> _Requirement 1_:
From the commentary on Trump's Norman fundraiser, render this sentence in Spanish: "In other words, it was the perfect setting for a Trump fundraiser."
> _Requirement 2_:
Carry on the commentary on Trump's Norman fundraiser, picking up right after its final sentence.

══ Text provided ══

SHARE
COMMENTARY

The wacky, frightening and confrontational 2016 presidential election bled into my childhood Saturday when Donald Trump held a fundraiser two blocks from where I grew up on an OU football gameday.

Like a fly to feces, I couldn’t resist heading there for Total Coverage.

Back aboard the Trump Train

This was not my first time aboard the Trump Train. Fifty-one weeks earlier, as NonDoc still wobbled on its training wheels, I had covered The Donald at the Oklahoma State Fair. He called me — and other media members — terrible, and my attempt at fair analysis of the candidate and his appeal received praise from both Trump haters and Trump fans alike.

But Saturday, Trump’s traveling shit-show was even more so on my home turf, albeit ultimately within the walls of Barry Switzer’s son-in-law’s monstrous mansion that nearly every Normanite I know considers a 12,000-square-foot symbol of opulence jammed onto an otherwise middle-class street.

In other words, it was the perfect setting for a Trump fundraiser.

I told NonDoc contributing photographer Doug Hill that I’d meet him at the event’s designated media/demonstration location just across Chautauqua from Switzer’s own house and the hosting Hunter Miller residence.

At 2:50, I set off walking as if I were back in high school, heading down the street to rendezvous with neighborhood friends. About 15 years ago, Switzer’s house was just a frame, tied up in a lawsuit and left as a splinter-filled playhouse for teenagers who liked sex, drugs and rock-and-roll as much as the Bootlegger’s Boy himself.

Saturday, my rendezvous was mainly with people I didn’t know: Secret Service agents, Norman police officers and maybe 100 anti-Trump protesters.

My plan to sneak into the security-heavy fray failed when a gruff Secret Service agent met me at the north end of what Townie Scum call the Secret Sidewalk — a shrouded, paved walkway that connects Timberdell with Willow Lane on the west edge of Switzer’s property line. The federal officer dispatched me without amusement.

═══
══ Supplied data ══

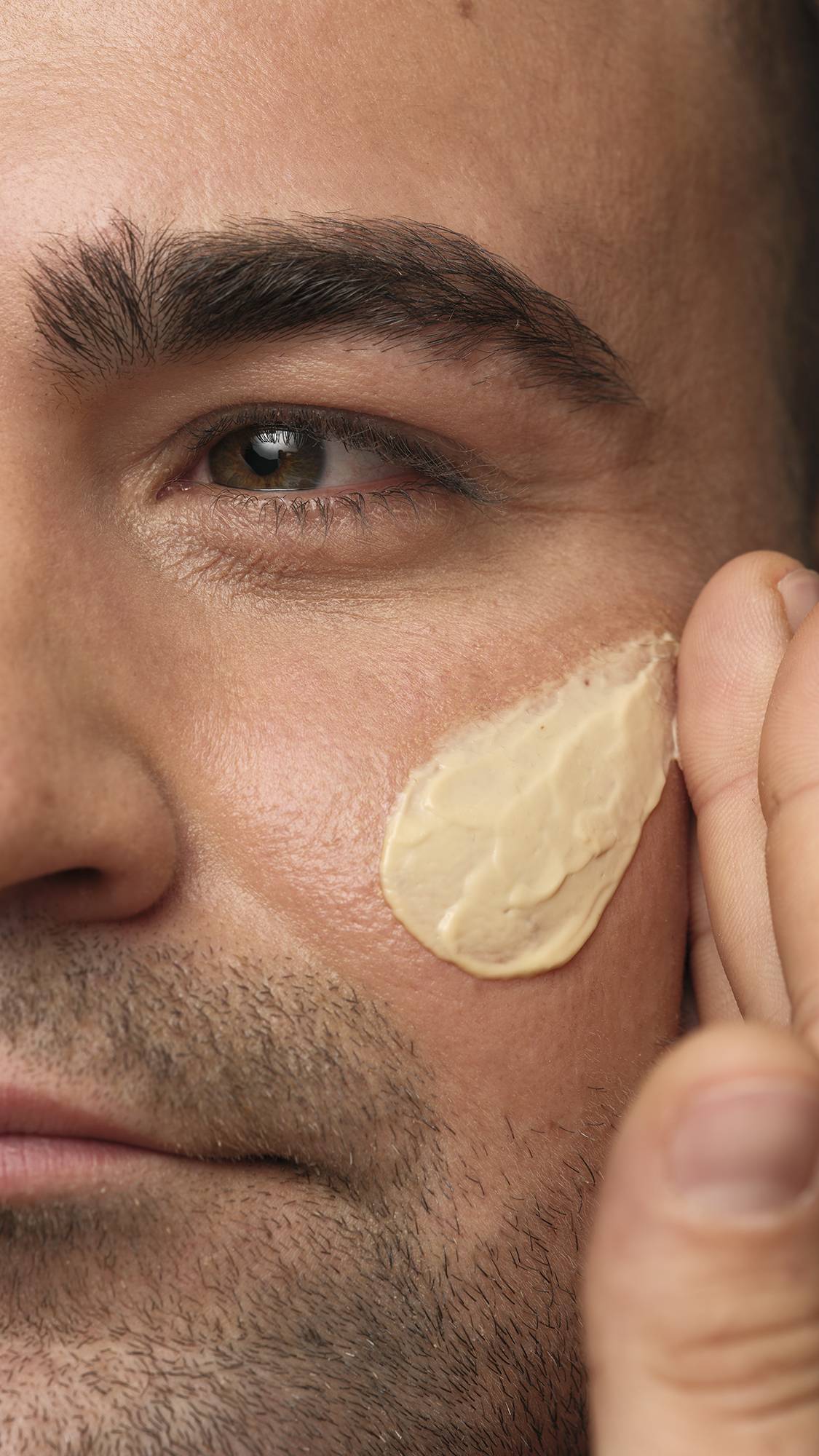 A close-up portrait of a smiling person with short dark hair and facial stubble looking directly at the camera, with dabs of Skin Drink moisturiser applied to both cheeks against a neutral background.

═══

> _Answer section 1_:
En otras palabras, era el escenario perfecto para una recaudación de fondos de Trump.

> _Answer section 2_:
Trump Train
A young woman wearing a Colin Kaepernick jersey holds a sign reading “Tuck Frump” Saturday, Sept. 17, near a Donald Trump fundraiser. (Doug Hill)

‘It’s going to get out of hand’

By the time I circumvented the neighborhood and reached the Chautauqua/Timberdell intersection, I had missed much of the early action, which involved fraternity members trying to keep protesters off their proverbial lawn.

“We just want this to be civil, honestly,” said Cache Daneshmand, a Phi Delta Theta member whose frat house sat across the street from the Trump fundraiser. “We’re just trying to separate ourselves and not associate with either political party and not try to get mixed up with the protesters. We know the news is here, a ton of reporters are here. It’s going to get out of hand, we think.”

According to Jim Davidson of Columbus, Ohio, some smooth talking by a Norman police officer kept things in hand during a day full of booze, football trash talking and political rabble.

“I think it’s comical,” Davidson said. “So the best thing was, there were some people over here, and they were getting all amped up, and then the fraternity was all amped up. So they went and got the cops to kick them off the yard, and the cops come over, and it’s going to be a really intense situation, and they’re not going to be happy and everything’s going to be frustrating, but the cop walks up and says, ‘Can you guys do me a favor? Nobody can see your signs from way back here. Can you get on the other side of the sidewalk?’

“That was brilliant. (He) brilliantly found a way to defuse the situation.”

Davidson was enjoying himself, seated under a shade tree next to the RV that brought him and his friends to the Sooner State. He was in town to root for his Ohio State Buckeyes, who later that night — after a powerful thunderstorm — demolished an under-performing OU team.

Full of jokes, Davidson relayed how he had asked a Secret Service agent whether he preferred Miller Lite or Coors Light and had attempted to give the federal protector a beer. I figured if that poor bastard couldn’t drink on the job, I might as well because I’d made a pact with myself not to let any Trump Drama ruin my OU-football weekend. Davidson was happy to pour me a cold one and talk politics.

“I’d be voting for Trump,” he confided while watching anti-Trump protesters wave occasionally amusing signs at game-day traffic. “I wouldn’t be voting for Hillary. I’m not a treehugger. I like to work hard for money and enjoy the fruits of our labor, and I prefer not to give handouts to those who don’t work.”

Between recent positive Trump polls and Ohio State’s No. 1 ranking, things were going Davidson’s way. He asked why the University of Oklahoma is called OU instead of UO, and he proposed that if the Buckeyes prevailed I should have to refer to OU as UO.

“You guys are dyslexic,” he said. “Not that there’s anything wrong with that. My dad is dyslexic.”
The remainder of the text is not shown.